Looking for him now was a bridge too far.

But as she took her first sip, that’s exactly what she did, and only drew her focus back to her friend when she’d convinced herself he wasn’t here, after all.

Meaning the drink had been sent by someone else.

And that could be any number of people. She almost always had the same drink at this sort of thing, so any of the people she’d socialized with in this setting would know her preference.

Yet she couldn’t shift the feeling that Salvatore must be behind this.

Time passed, though, with no sight of him, and an hour later, well after she’d finished her drink, Emilia had given up even looking for him.

So when her eyes happened to shift sideways and land square on his face, it was impossible not to react.

Not to let out a small gush of air, a sound of surprise, so the group she was in conversation with paused to regard her, to wait for her to explain.

“Sorry, I just remembered something I was meant to do today,” she fumbled out a fib, scrunching her nose.

“Nothing important, I hope?”

“No.

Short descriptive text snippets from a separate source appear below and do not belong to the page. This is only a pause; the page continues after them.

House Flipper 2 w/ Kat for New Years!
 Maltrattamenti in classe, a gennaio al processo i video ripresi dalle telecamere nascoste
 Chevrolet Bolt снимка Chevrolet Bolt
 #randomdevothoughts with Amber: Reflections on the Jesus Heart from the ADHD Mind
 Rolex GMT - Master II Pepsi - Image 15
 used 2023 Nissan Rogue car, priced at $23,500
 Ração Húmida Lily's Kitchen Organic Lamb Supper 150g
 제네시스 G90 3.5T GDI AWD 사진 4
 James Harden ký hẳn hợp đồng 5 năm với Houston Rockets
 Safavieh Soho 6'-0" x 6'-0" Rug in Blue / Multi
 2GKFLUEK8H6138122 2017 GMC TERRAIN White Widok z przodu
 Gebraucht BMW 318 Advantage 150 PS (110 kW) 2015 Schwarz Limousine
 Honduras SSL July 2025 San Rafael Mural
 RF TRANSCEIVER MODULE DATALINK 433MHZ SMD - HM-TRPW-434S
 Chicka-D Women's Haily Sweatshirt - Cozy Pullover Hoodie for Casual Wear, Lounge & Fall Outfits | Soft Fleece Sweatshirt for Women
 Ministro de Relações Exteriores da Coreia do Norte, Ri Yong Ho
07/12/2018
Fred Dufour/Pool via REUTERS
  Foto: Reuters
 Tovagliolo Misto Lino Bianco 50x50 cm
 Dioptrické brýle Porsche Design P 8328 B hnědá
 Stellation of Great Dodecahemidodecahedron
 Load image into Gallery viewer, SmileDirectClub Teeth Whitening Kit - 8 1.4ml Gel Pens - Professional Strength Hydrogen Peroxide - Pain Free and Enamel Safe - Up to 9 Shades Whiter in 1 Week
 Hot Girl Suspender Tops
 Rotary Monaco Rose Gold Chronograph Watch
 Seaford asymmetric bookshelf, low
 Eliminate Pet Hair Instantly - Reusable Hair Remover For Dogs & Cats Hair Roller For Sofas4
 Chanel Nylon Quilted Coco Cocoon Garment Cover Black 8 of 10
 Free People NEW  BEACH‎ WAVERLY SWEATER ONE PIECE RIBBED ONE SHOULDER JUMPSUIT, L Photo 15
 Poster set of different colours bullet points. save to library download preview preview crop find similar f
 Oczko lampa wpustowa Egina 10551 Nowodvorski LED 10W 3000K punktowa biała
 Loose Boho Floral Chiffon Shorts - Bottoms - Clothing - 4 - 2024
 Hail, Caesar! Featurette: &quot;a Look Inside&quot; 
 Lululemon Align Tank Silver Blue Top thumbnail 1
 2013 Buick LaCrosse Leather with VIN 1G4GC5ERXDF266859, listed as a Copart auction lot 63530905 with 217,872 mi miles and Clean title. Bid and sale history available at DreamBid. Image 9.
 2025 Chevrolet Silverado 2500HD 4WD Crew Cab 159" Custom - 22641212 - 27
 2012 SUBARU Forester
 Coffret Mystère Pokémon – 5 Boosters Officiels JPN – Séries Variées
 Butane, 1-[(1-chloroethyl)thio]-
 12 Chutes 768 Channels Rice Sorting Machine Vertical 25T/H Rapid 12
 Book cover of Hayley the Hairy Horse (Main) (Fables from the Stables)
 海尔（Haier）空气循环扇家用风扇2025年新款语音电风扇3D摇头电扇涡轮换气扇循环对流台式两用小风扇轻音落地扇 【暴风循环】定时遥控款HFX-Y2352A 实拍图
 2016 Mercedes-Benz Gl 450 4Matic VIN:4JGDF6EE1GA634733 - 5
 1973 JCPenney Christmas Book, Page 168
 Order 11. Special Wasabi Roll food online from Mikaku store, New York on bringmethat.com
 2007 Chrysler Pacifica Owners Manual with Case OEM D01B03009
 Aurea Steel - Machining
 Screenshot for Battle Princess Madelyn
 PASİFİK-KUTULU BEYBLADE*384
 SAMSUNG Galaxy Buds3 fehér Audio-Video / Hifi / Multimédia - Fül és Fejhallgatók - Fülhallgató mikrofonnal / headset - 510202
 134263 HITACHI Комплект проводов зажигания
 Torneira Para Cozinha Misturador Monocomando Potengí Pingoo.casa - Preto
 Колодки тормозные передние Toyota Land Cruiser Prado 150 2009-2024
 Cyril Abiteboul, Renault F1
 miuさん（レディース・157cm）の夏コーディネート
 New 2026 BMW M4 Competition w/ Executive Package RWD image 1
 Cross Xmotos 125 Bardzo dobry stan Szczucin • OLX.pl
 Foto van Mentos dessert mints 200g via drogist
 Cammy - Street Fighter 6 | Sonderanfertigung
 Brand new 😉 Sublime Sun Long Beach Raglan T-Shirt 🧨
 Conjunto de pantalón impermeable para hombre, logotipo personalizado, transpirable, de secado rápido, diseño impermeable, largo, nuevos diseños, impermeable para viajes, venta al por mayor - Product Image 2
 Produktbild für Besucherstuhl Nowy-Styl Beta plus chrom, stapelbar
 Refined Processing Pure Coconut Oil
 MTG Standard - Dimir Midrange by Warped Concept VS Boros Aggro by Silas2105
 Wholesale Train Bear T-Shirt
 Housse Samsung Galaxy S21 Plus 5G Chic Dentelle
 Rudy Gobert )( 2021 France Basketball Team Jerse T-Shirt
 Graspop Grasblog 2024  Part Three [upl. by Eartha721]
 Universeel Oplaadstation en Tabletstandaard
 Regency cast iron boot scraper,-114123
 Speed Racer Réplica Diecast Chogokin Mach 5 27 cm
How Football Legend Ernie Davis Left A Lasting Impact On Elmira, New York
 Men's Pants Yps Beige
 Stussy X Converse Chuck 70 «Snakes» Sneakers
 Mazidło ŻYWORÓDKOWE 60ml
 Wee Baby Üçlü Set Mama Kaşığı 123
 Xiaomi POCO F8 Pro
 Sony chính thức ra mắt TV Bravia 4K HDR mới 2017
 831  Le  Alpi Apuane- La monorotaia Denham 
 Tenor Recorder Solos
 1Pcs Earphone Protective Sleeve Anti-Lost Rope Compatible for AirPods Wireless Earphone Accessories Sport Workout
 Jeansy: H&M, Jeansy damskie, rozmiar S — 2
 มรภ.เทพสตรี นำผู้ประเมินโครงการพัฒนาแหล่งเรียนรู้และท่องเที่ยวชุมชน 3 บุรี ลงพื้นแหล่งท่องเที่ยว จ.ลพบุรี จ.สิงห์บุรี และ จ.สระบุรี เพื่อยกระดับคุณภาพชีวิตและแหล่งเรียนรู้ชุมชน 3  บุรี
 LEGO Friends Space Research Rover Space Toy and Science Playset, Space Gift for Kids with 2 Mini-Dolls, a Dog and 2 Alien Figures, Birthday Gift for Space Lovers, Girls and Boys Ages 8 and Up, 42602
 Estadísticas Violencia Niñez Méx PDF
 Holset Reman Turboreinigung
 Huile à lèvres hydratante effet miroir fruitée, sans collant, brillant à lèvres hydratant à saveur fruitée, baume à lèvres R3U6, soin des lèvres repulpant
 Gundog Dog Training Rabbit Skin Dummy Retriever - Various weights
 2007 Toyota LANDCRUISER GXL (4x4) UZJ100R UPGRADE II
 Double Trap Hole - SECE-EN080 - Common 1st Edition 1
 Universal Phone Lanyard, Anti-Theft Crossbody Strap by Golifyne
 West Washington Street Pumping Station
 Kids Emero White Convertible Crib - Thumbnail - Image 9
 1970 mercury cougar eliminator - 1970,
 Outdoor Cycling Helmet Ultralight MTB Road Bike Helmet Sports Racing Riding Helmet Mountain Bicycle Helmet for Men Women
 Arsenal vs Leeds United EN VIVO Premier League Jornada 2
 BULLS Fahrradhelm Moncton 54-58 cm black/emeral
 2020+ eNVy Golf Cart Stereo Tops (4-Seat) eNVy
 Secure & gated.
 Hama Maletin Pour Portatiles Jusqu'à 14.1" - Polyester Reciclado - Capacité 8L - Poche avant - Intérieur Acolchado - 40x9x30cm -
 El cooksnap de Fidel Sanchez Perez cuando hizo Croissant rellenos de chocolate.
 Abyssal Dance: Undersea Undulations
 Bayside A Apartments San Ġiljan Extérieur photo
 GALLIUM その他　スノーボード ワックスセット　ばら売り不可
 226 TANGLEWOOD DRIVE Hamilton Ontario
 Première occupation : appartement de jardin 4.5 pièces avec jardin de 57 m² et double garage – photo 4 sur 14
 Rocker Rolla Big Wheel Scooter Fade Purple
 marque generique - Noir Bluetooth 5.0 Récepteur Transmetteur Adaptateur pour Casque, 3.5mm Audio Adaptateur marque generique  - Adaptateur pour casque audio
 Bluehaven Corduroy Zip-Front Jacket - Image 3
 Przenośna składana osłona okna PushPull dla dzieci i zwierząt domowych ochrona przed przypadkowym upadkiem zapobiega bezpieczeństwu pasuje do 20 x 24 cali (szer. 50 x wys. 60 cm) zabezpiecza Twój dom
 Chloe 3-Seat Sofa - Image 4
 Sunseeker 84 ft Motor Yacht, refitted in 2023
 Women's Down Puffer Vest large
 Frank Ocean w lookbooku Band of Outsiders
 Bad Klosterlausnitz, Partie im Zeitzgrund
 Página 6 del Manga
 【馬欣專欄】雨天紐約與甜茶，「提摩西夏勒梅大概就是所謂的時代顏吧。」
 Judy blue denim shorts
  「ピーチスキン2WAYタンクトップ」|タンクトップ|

What were you saying?”

But Emilia was almost incapable of listening now.

There was a strange buzzing sound in her ears, like a persistent white noise, that crowded out almost everything else.

And that was it. For the rest of the night, where he moved, she looked.

Without intending to, she was aware of him in a way that drove her crazy.

This was a cocktail party format, so there was a lot of shifting around, groups moving and changing, and it was loud.

So loud she might have made her escape before this, had it not been for the fact she was finding it hard to look away from Salvatore.

Even when the sight of him made her blood boil from anger and rage, even when she knew she hated him, she still found herself looking after him as though he were her dying breath.

As though he were the sum total of what she wanted. Not in life, just for tonight.

The last text message he’d sent her was burned into her retinas—his address.

So even now, two weeks later and after she’d deleted it, she remembered it.

But she suspected the invitation had held an expiry date.

Hell, for all she knew, he’d taken someone else home that very night.

Maybe she hadn’t been the only one to receive a text.